# yard sales!!!!



## kevokevo9 (Apr 27, 2010)

I love yard sales!!!! It is yard sale season here in missouri and getting some killer buys some people just dont know what they got that we as haunters love. Picked up some great stuff today and wife is gonna hit some tomorrow cuz i got to work picking up a 4 foot singing dancing santa for $40 tomorrow im sure i can hack that into something hmmm crazy clown perhaps for my evil carnival this year. will post some pics later.


----------



## kevokevo9 (Apr 27, 2010)

*heres some pics*


----------



## kevokevo9 (Apr 27, 2010)

sorry cant figure out how to load pics. but got bleeding skull for .50 eyes light up skull for 1.00 candleabra for 2.00 8 sets of 25 foot rope lights for 5.00 two zip lock bags of plastic eyeballs and a bag of rubber mice for .75 lightning globe for 1.00


----------



## kevokevo9 (Apr 27, 2010)

ok trying again


----------



## madmomma (Jul 1, 2009)

Check out FAQs to see how you can upload your photos, depending on where they are stored and what size they are! It can be a little tricky but still easy.


----------



## Hauntiholik (May 17, 2006)

kevokevo9 - you cannot link pictures that exists on your C drive. You need to create a photo album in your profile and upload the pictures there OR create a photobucket account, upload the pictures and then link them here.


----------



## kevokevo9 (Apr 27, 2010)

thank you ladies , pics are in profile!!

http://www.hauntforum.com/album.php?albumid=673


----------



## scareme (Aug 29, 2006)

Great scores! I never find any Halloween props. But I find things I can turn into props. Love yard sales too.


----------



## Dark Angel 27 (Sep 11, 2008)

yard sales here too. never seem to have any cash on hand though...that'll change!


----------



## nixie (Sep 17, 2008)

Great finds! Yard sales are the best! I'm hoping to gather mis-matched tea set components this summer for my Alice scene!


----------



## madmomma (Jul 1, 2009)

I rarely find ANYTHING Halloween at garage sales but I'll keep looking! Actually most things I can turn into props aren't halloween-related at all.


----------



## kevokevo9 (Apr 27, 2010)

i know i also got an old record player for $5 hoping to use it for a stirring prop, any suggestions?


----------



## fick209 (Aug 31, 2009)

Excellent finds, love the candlebra


----------



## Psyc0 Walrus (Sep 1, 2009)

kevokevo9 said:


> i know i also got an old record player for $5 hoping to use it for a stirring prop, any suggestions?
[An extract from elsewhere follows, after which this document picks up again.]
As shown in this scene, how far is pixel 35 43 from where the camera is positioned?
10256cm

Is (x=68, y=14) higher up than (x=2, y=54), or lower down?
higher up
hahaha and worse case scenario if it doesnt work as that you can always use it for an antique type room! The possibilities are endless!!!


----------



## Wakis (May 1, 2010)

*Garage Sales*

I'm looking for an old record player too, I am also keeping an eye out for a used mens suit.


----------



## kevokevo9 (Apr 27, 2010)

im looking for tuxedo tails no luck at any yard sales on that


----------



## Hauntiholik (May 17, 2006)

Wakis said:


> I'm looking for an old record player too, I am also keeping an eye out for a used mens suit.





kevokevo9 said:


> im looking for tuxedo tails no luck at any yard sales on that


Y'all need to create your own threads with the items you are looking for in  Halloween Classifieds: Wanted to Buy rather than burying them here.


----------



## Johnny Thunder (Feb 24, 2006)

Our town is having a few yardsales and a big flea market this Saturday. I'm hoping to get out and finally find something cool.


----------